Given exercise: Rewrite the records from the line containing "Among point (329, 218)" through the end of the records, inclusive, with every "frosty shrub" changed to "snow-dusted bush" and all else left as it is.

Records shown:
___

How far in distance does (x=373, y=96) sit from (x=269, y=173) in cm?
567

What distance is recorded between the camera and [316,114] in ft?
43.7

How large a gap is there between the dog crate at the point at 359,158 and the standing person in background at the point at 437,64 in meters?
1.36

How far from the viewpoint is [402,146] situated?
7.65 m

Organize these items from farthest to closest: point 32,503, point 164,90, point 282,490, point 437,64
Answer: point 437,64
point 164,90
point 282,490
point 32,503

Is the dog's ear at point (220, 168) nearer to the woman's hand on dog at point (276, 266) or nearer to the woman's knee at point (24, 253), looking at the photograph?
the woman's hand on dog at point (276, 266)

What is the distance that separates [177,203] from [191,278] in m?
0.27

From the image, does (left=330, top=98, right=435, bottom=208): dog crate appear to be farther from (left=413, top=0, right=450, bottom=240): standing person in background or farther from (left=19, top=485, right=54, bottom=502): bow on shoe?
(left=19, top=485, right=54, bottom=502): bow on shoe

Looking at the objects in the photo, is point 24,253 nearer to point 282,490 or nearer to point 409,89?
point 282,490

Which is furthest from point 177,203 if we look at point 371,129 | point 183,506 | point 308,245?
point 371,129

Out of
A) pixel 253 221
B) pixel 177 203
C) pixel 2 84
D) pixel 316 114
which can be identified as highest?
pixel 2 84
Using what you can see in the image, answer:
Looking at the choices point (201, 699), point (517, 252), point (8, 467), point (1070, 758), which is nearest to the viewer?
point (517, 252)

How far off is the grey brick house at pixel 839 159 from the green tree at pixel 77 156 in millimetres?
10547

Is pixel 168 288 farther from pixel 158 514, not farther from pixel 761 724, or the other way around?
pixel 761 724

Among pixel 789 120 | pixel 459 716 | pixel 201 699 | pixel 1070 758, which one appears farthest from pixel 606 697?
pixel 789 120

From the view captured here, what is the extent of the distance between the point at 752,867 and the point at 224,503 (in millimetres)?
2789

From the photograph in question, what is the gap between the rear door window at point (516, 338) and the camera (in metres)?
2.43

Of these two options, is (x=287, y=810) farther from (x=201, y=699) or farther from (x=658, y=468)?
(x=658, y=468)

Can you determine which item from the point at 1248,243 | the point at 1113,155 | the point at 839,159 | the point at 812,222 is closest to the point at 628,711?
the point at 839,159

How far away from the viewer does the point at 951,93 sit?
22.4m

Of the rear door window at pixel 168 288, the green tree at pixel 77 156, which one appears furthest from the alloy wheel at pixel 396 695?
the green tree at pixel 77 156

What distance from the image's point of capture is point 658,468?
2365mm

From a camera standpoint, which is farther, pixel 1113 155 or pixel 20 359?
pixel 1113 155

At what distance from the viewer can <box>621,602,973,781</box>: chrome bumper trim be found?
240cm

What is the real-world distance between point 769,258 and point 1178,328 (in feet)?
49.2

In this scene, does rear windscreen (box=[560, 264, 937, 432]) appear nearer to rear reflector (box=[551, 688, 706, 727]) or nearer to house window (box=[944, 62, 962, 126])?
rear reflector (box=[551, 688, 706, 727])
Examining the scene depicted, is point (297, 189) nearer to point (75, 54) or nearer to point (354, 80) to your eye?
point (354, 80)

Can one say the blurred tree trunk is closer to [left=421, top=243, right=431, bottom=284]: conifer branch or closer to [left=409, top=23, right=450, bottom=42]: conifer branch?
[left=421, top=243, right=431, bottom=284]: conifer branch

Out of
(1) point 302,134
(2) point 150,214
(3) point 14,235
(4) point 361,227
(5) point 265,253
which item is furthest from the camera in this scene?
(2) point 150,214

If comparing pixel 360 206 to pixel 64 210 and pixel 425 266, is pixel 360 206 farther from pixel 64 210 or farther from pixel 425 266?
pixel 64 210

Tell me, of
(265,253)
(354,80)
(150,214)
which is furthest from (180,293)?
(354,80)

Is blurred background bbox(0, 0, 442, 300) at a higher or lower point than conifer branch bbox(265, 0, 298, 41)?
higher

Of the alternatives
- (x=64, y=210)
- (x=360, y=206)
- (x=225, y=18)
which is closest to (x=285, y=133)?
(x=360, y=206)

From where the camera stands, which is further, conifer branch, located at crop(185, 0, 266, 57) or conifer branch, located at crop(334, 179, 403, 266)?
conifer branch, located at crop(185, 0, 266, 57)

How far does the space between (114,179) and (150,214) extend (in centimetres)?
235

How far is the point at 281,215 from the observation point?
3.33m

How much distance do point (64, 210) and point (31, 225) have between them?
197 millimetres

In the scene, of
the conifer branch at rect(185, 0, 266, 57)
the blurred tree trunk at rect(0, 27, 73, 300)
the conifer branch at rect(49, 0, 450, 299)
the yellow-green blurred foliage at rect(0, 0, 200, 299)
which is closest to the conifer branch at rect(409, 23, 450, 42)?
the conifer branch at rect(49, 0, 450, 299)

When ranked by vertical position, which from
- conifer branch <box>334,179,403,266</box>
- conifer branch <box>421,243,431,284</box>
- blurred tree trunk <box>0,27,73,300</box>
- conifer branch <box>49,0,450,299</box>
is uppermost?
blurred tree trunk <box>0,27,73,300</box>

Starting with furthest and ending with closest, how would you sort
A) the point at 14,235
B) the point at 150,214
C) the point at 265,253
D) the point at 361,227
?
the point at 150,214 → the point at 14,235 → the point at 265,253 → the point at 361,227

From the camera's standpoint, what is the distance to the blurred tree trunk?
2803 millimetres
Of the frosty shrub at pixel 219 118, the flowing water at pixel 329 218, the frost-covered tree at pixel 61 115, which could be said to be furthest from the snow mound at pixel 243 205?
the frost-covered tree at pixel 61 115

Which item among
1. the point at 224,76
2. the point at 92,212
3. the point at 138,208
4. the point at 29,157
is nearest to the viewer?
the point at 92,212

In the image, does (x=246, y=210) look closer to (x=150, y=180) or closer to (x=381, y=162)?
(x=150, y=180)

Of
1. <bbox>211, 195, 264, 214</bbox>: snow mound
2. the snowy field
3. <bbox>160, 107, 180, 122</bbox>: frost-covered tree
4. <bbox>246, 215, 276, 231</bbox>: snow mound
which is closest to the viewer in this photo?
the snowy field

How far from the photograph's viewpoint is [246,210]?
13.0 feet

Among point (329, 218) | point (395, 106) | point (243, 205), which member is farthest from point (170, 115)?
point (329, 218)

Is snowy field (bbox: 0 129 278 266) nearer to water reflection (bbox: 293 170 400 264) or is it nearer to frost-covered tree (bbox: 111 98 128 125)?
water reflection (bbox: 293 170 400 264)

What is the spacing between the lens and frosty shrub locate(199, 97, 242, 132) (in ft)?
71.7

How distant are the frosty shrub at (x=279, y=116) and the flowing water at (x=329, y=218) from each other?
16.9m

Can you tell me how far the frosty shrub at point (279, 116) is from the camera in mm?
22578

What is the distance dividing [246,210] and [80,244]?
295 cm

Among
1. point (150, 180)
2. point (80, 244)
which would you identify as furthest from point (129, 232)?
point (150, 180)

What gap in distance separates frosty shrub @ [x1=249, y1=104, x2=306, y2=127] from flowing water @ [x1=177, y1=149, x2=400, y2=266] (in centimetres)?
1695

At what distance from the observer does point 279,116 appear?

___

Full answer:
Among point (329, 218) | point (395, 106) | point (243, 205), which member is farthest from point (170, 115)?
point (329, 218)

Is snowy field (bbox: 0 129 278 266) nearer to water reflection (bbox: 293 170 400 264) or is it nearer to frost-covered tree (bbox: 111 98 128 125)?
water reflection (bbox: 293 170 400 264)

What is the spacing between the lens and snow-dusted bush locate(199, 97, 242, 132) (in ft)?
71.7

How distant are the snow-dusted bush at (x=279, y=116) and the flowing water at (x=329, y=218) from each other?
16.9m

Can you tell me how far the snow-dusted bush at point (279, 116) is from the camera in mm?
22578

What is the distance dividing [246,210] and [80,244]?
295 cm

Among
1. point (150, 180)
2. point (80, 244)
which would you identify as furthest from point (129, 232)?
point (150, 180)

What gap in distance separates snow-dusted bush @ [x1=249, y1=104, x2=306, y2=127] from flowing water @ [x1=177, y1=149, x2=400, y2=266] (in centimetres)?
1695

At what distance from the observer does point 279,116 appear?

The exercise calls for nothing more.